*** Data provided Section Begins ***

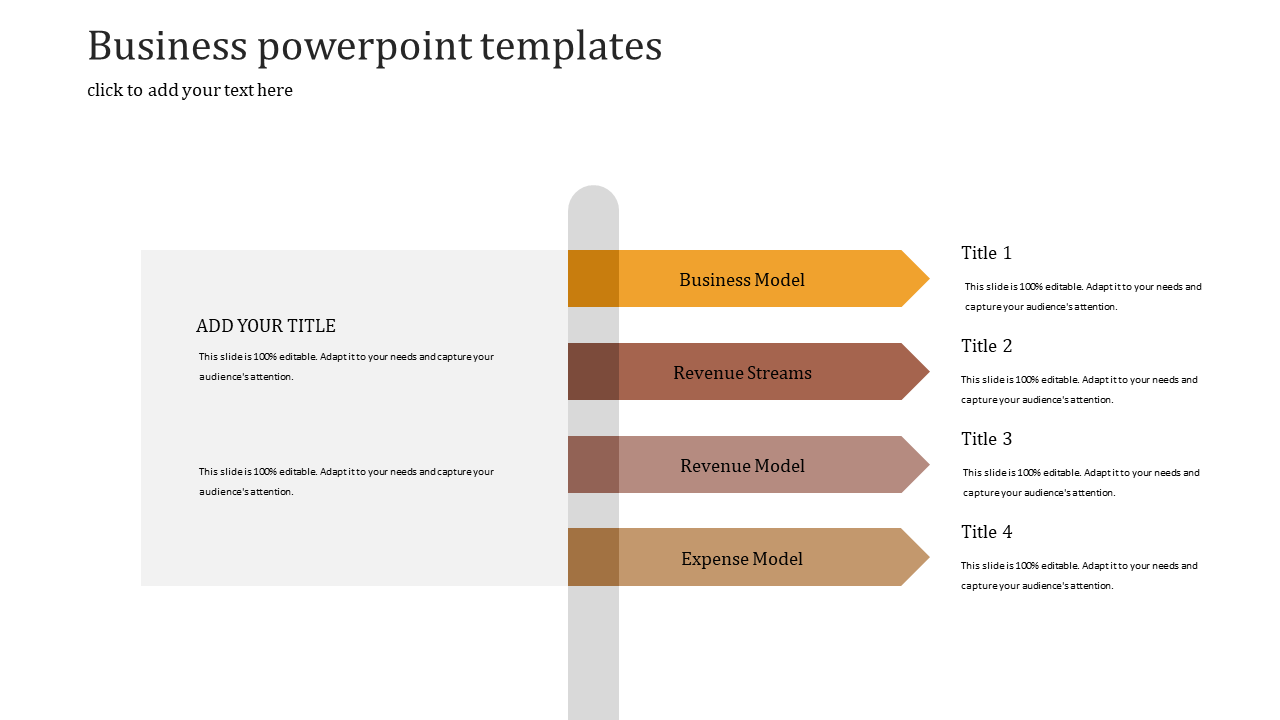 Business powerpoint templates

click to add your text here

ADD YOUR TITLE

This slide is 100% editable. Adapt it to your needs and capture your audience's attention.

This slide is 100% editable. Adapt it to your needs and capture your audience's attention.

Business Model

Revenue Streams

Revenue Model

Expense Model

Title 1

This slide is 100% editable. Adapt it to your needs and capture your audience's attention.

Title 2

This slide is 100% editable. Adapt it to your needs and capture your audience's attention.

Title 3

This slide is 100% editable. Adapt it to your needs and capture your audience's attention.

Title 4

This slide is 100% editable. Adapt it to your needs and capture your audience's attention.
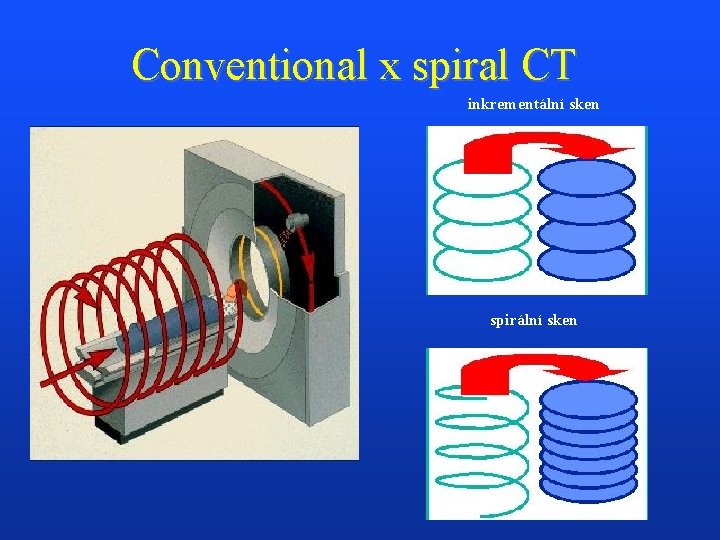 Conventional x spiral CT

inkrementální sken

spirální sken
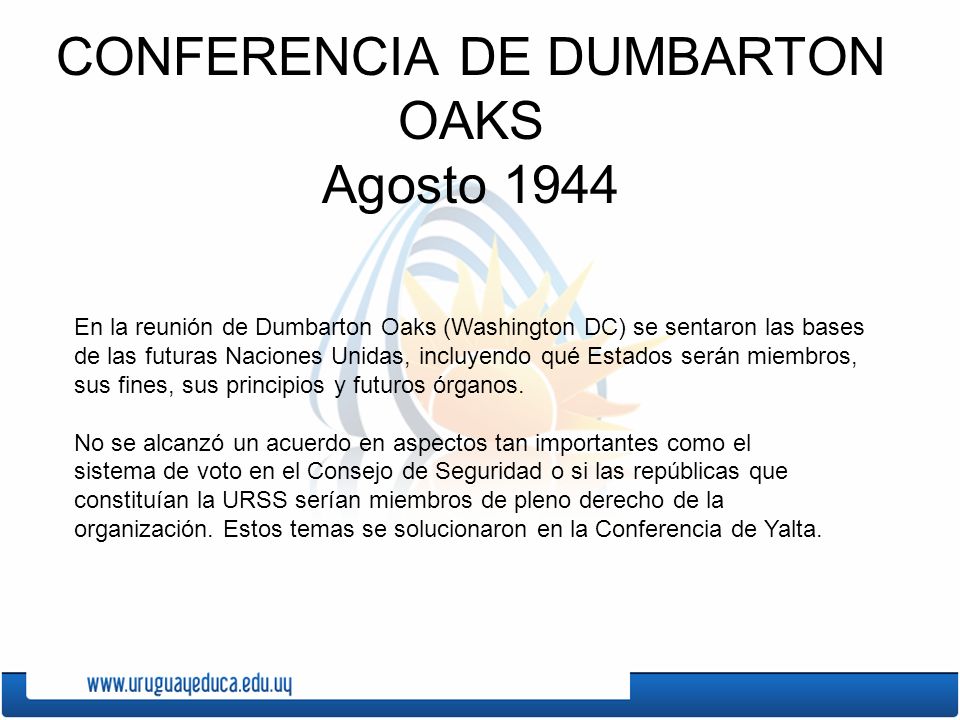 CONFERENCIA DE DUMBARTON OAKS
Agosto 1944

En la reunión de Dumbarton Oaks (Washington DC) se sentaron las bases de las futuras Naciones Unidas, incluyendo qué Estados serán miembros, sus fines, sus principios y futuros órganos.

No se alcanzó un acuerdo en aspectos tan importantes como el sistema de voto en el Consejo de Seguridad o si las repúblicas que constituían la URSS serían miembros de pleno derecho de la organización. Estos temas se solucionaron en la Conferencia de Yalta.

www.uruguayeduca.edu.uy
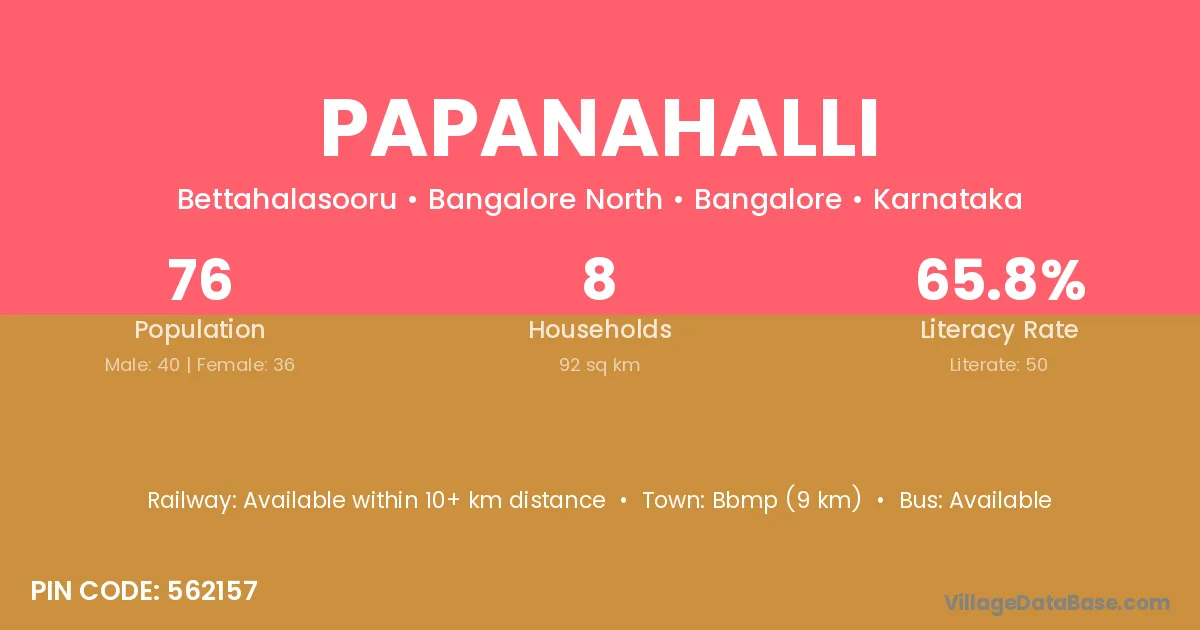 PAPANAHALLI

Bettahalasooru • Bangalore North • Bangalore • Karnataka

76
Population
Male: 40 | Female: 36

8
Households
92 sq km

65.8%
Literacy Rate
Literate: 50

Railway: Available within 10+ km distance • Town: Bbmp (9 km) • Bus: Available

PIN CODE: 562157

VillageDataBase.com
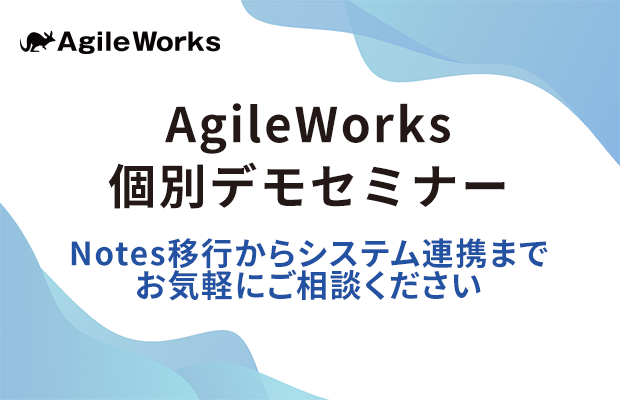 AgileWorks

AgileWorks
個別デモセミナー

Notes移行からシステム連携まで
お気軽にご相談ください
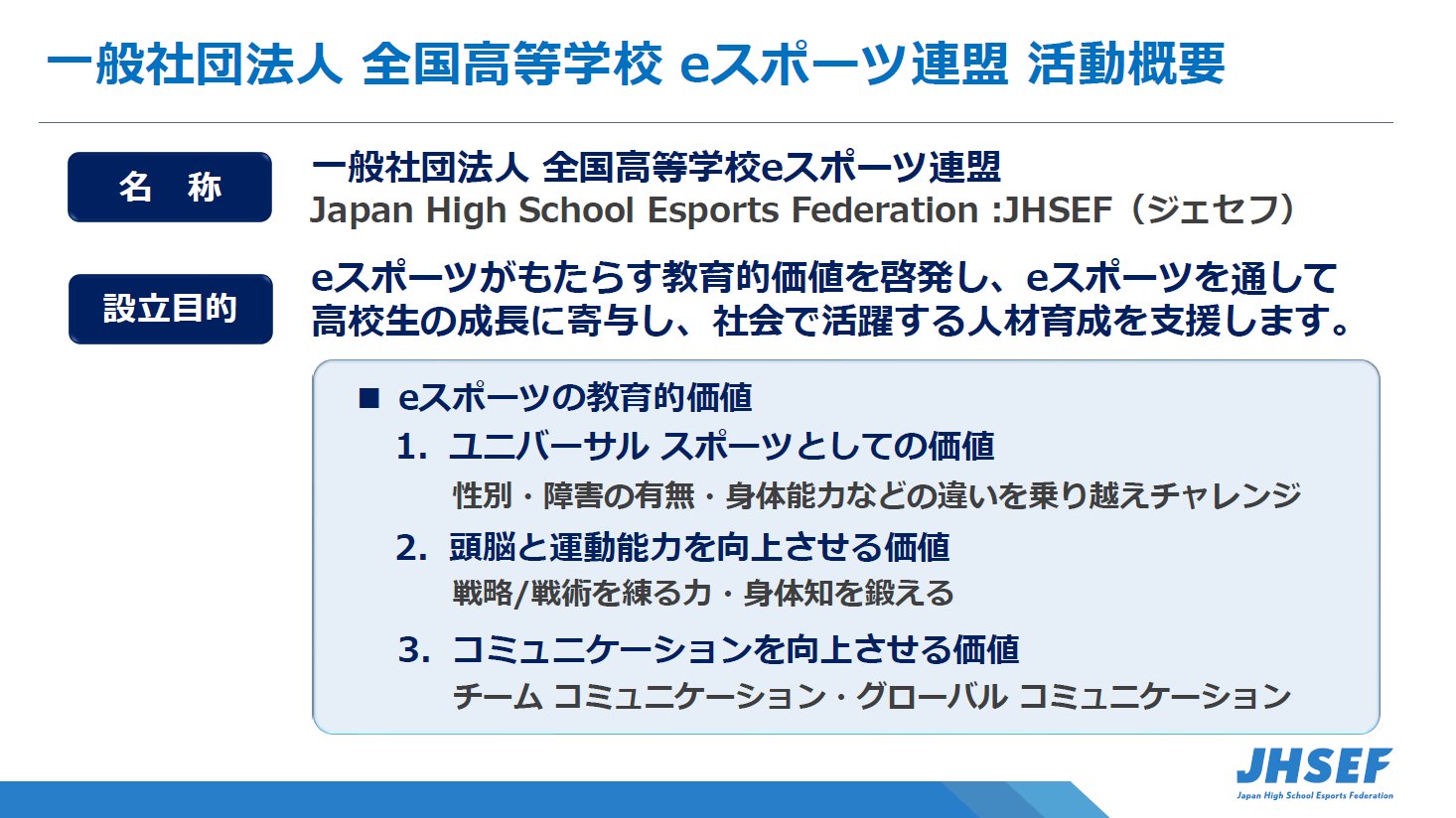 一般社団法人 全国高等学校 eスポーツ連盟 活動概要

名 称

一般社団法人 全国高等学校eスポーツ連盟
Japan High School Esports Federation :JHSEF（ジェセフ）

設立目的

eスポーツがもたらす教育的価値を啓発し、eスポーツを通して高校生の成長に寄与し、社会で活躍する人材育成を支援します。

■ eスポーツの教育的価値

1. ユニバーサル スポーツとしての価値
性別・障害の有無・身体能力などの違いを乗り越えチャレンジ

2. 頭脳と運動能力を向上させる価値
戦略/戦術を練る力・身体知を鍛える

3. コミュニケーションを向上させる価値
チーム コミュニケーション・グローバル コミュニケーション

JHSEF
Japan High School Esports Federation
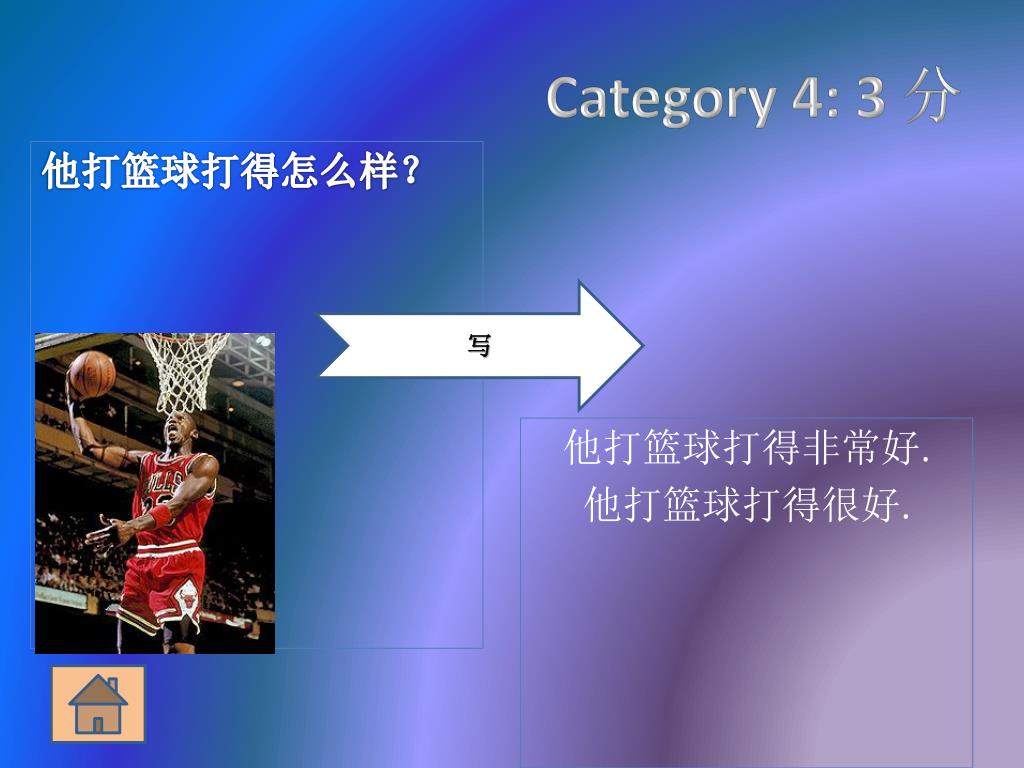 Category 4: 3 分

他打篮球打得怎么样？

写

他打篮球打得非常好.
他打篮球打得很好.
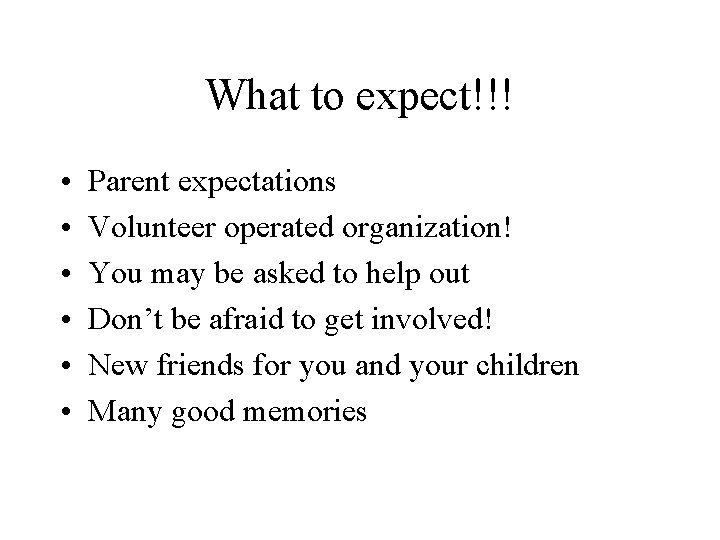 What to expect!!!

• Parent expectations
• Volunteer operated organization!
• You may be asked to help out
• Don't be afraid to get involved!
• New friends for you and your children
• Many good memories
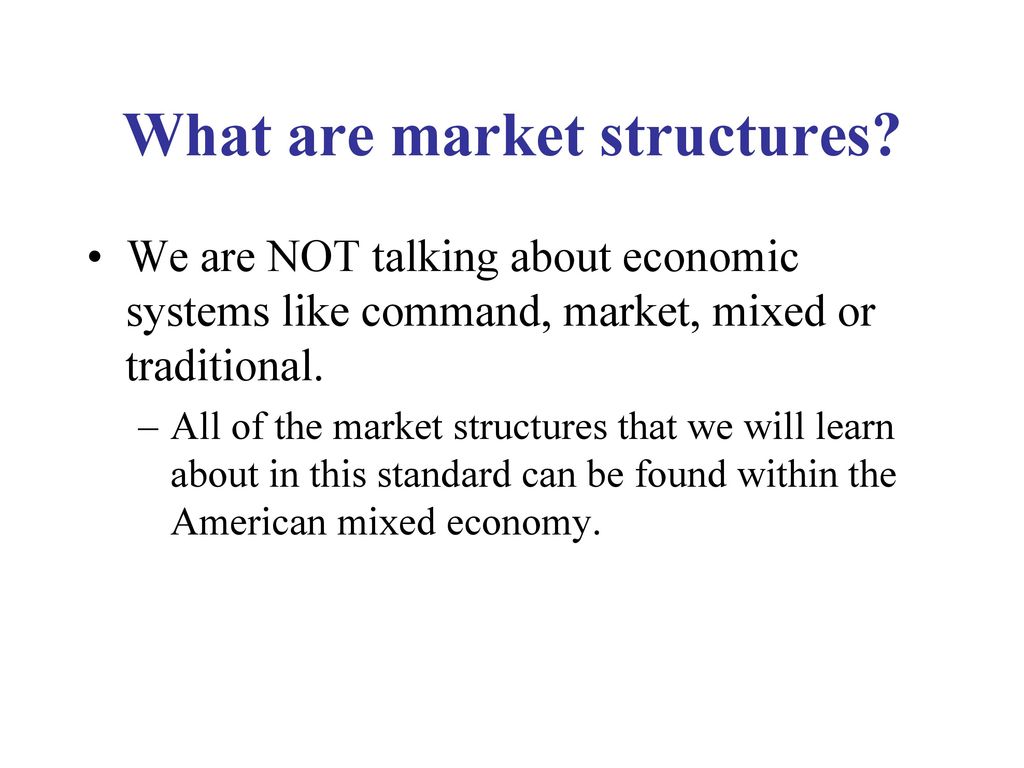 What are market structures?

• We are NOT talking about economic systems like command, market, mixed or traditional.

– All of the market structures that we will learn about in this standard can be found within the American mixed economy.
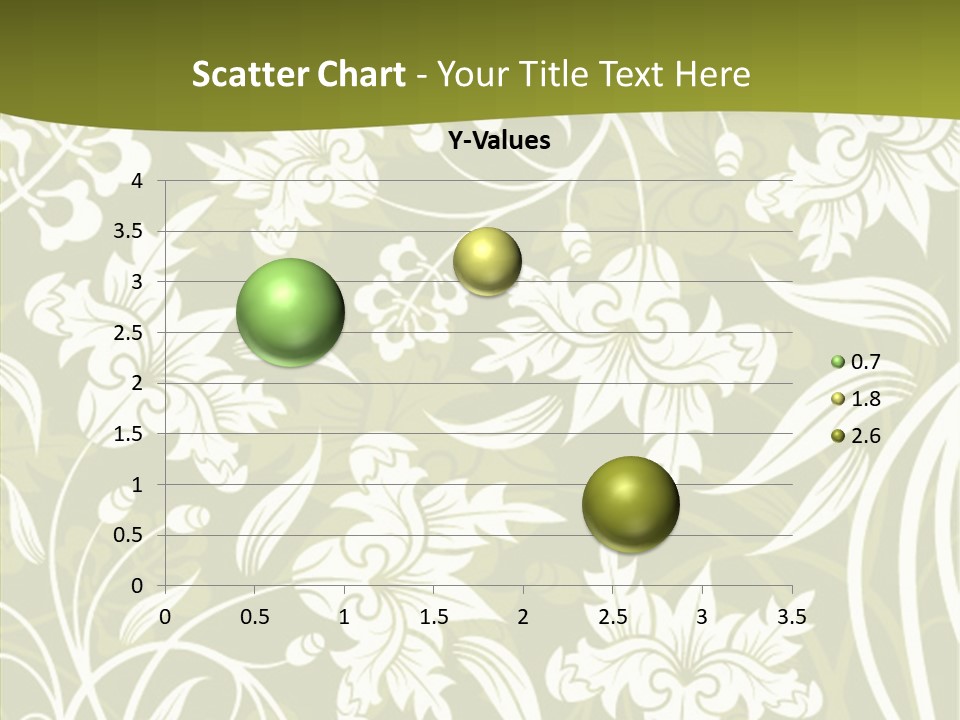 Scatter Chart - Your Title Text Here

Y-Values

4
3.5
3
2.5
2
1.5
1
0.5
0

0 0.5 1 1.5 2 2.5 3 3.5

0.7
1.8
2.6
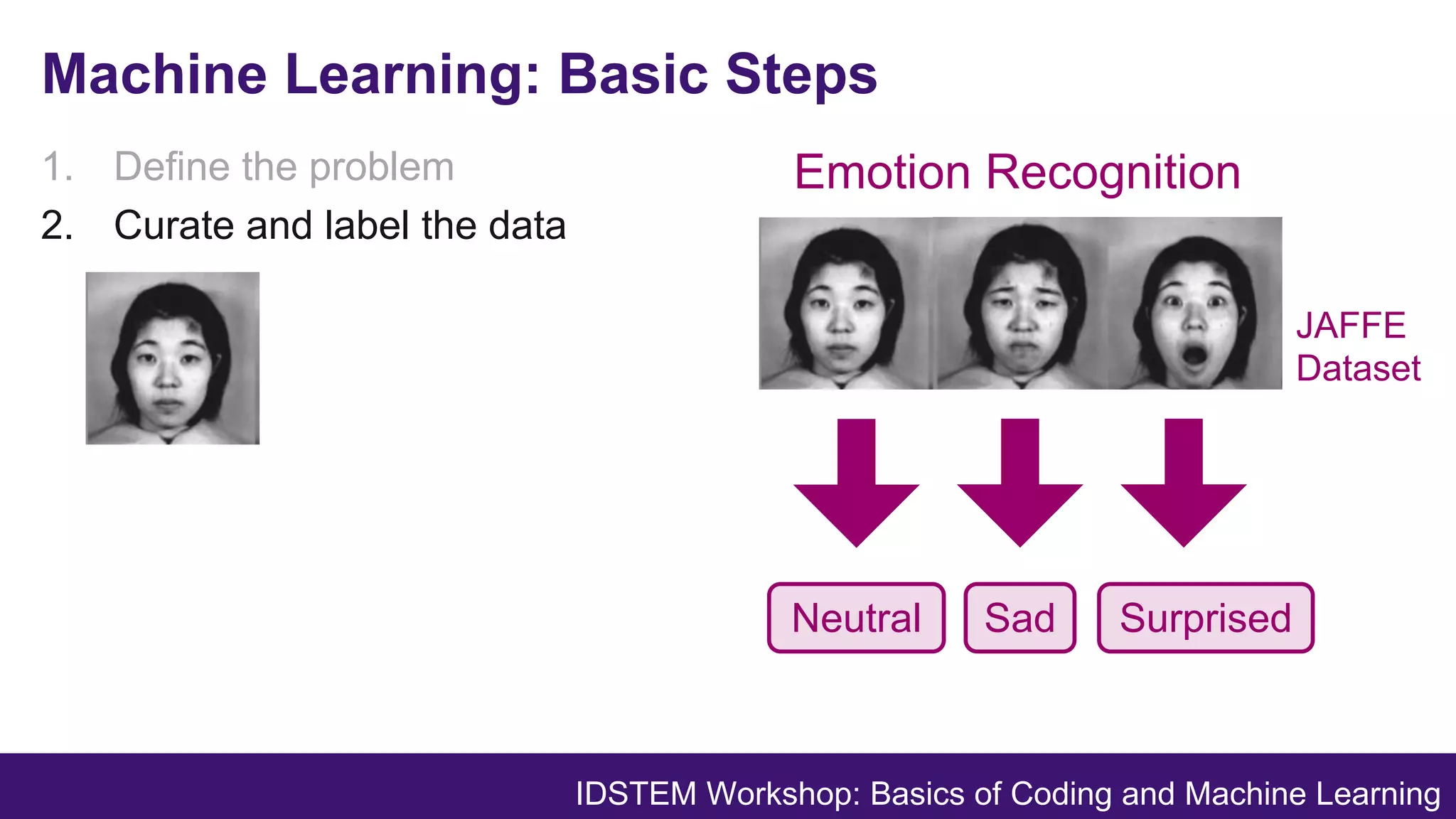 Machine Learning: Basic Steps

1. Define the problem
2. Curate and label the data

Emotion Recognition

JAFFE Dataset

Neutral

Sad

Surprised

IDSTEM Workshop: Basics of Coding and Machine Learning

*** Data provided Section Ends ***

Copy the listing above verbatim; the pictures it contains are to stay out.

**Solution below**.
 Business powerpoint templates

click to add your text here

ADD YOUR TITLE

This slide is 100% editable. Adapt it to your needs and capture your audience's attention.

This slide is 100% editable. Adapt it to your needs and capture your audience's attention.

Business Model

Revenue Streams

Revenue Model

Expense Model

Title 1

This slide is 100% editable. Adapt it to your needs and capture your audience's attention.

Title 2

This slide is 100% editable. Adapt it to your needs and capture your audience's attention.

Title 3

This slide is 100% editable. Adapt it to your needs and capture your audience's attention.

Title 4

This slide is 100% editable. Adapt it to your needs and capture your audience's attention.
 Conventional x spiral CT

inkrementální sken

spirální sken
 CONFERENCIA DE DUMBARTON OAKS
Agosto 1944

En la reunión de Dumbarton Oaks (Washington DC) se sentaron las bases de las futuras Naciones Unidas, incluyendo qué Estados serán miembros, sus fines, sus principios y futuros órganos.

No se alcanzó un acuerdo en aspectos tan importantes como el sistema de voto en el Consejo de Seguridad o si las repúblicas que constituían la URSS serían miembros de pleno derecho de la organización. Estos temas se solucionaron en la Conferencia de Yalta.

www.uruguayeduca.edu.uy
 PAPANAHALLI

Bettahalasooru • Bangalore North • Bangalore • Karnataka

76
Population
Male: 40 | Female: 36

8
Households
92 sq km

65.8%
Literacy Rate
Literate: 50

Railway: Available within 10+ km distance • Town: Bbmp (9 km) • Bus: Available

PIN CODE: 562157

VillageDataBase.com
 AgileWorks

AgileWorks
個別デモセミナー

Notes移行からシステム連携まで
お気軽にご相談ください
 一般社団法人 全国高等学校 eスポーツ連盟 活動概要

名 称

一般社団法人 全国高等学校eスポーツ連盟
Japan High School Esports Federation :JHSEF（ジェセフ）

設立目的

eスポーツがもたらす教育的価値を啓発し、eスポーツを通して高校生の成長に寄与し、社会で活躍する人材育成を支援します。

■ eスポーツの教育的価値

1. ユニバーサル スポーツとしての価値
性別・障害の有無・身体能力などの違いを乗り越えチャレンジ

2. 頭脳と運動能力を向上させる価値
戦略/戦術を練る力・身体知を鍛える

3. コミュニケーションを向上させる価値
チーム コミュニケーション・グローバル コミュニケーション

JHSEF
Japan High School Esports Federation
 Category 4: 3 分

他打篮球打得怎么样？

写

他打篮球打得非常好.
他打篮球打得很好.
 What to expect!!!

• Parent expectations
• Volunteer operated organization!
• You may be asked to help out
• Don't be afraid to get involved!
• New friends for you and your children
• Many good memories
 What are market structures?

• We are NOT talking about economic systems like command, market, mixed or traditional.

– All of the market structures that we will learn about in this standard can be found within the American mixed economy.
 Scatter Chart - Your Title Text Here

Y-Values

4
3.5
3
2.5
2
1.5
1
0.5
0

0 0.5 1 1.5 2 2.5 3 3.5

0.7
1.8
2.6
 Machine Learning: Basic Steps

1. Define the problem
2. Curate and label the data

Emotion Recognition

JAFFE Dataset

Neutral

Sad

Surprised

IDSTEM Workshop: Basics of Coding and Machine Learning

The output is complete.